/uamatch

Fast, simple string mattching directed toward user agent identification.

Primary LanguagePython

This software quickly matches an input string literally or against a prefix followed by 1 or more additional characters, e.g. "Mozilla/4.0 (compatible;)" or "Mozilla/4.0*". You will need Python 2.5, 2.6, or 2.7 installed; no additional libraries are necessary.

To run tests in a terminal:
cd uamatch
export PYTHONPATH=$PYTHONPATH:..
python tests/test_basic.py
python tests/test_performance.py

On a laptop running 32 bit Ubuntu 10.04, the matcher can test approximately 1.5 million pseudorandom user agent strings per second against 250000 pseudorandom match patterns. See test_speed in test_performance.py.

To run interactively, in the uamatch directory do:
python simplematch.py

In interactive mode you can type matchRegex("pattern") to test if a string matches any pattern in the set.

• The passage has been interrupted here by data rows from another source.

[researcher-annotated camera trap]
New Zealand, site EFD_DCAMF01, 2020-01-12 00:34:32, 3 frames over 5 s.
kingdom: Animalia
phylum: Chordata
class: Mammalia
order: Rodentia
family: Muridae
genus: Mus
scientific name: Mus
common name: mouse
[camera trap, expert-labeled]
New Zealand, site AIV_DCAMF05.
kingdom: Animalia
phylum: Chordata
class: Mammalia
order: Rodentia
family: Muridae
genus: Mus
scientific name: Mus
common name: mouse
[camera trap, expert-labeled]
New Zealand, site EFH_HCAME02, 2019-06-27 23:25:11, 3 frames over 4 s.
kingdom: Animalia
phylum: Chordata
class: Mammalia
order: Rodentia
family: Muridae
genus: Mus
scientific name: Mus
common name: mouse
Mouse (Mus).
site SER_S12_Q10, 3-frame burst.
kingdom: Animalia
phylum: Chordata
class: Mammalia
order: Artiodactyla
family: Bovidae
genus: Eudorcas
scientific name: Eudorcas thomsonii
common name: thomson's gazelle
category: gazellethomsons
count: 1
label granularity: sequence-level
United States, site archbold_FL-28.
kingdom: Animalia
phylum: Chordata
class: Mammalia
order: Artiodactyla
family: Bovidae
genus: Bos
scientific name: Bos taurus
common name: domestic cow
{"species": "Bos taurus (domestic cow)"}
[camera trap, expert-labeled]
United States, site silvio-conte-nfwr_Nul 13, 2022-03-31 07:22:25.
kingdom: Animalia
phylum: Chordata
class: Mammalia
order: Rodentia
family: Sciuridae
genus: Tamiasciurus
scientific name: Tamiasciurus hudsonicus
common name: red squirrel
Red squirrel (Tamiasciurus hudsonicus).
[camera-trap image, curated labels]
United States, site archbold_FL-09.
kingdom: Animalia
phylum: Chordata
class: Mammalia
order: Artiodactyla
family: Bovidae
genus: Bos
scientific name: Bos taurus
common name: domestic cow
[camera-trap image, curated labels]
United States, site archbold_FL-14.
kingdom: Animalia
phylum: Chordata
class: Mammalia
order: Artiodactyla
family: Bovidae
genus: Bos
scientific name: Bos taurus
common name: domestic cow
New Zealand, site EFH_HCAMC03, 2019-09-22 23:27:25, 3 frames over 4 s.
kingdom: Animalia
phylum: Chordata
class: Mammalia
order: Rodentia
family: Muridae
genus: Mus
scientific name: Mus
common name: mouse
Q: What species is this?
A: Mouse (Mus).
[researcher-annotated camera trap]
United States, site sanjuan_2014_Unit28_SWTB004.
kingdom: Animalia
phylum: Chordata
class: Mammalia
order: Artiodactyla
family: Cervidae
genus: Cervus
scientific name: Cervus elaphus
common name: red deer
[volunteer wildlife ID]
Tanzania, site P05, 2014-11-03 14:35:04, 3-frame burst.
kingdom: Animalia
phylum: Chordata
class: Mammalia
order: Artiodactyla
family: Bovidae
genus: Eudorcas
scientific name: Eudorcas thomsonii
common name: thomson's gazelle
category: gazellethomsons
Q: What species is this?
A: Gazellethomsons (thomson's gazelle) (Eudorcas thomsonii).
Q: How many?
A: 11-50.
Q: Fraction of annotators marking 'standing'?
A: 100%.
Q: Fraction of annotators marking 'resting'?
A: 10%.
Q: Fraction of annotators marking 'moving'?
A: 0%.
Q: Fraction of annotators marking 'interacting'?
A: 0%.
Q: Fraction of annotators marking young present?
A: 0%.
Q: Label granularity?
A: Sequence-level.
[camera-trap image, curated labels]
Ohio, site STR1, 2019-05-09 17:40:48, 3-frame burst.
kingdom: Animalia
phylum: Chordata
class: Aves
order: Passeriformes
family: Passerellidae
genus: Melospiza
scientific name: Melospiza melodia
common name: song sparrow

The default pattern set is:
Ask
Ask*
Mozilla/1.0 (compatible; Ask Jeeves/Teoma*
Mozilla/2.0 (compatible; Ask Jeeves/Teoma*
Mozilla/2.0 (compatible; Ask Jeeves)
Baiduspider-image*
Baiduspider-ads*
Baiduspider-cpro*
Baiduspider-favo*

To load a different pattern set for interactive testing, run:
python simplematch.py -p pattern_file.txt

where the pattern file contains one literal or wildcard-suffixed pattern per line.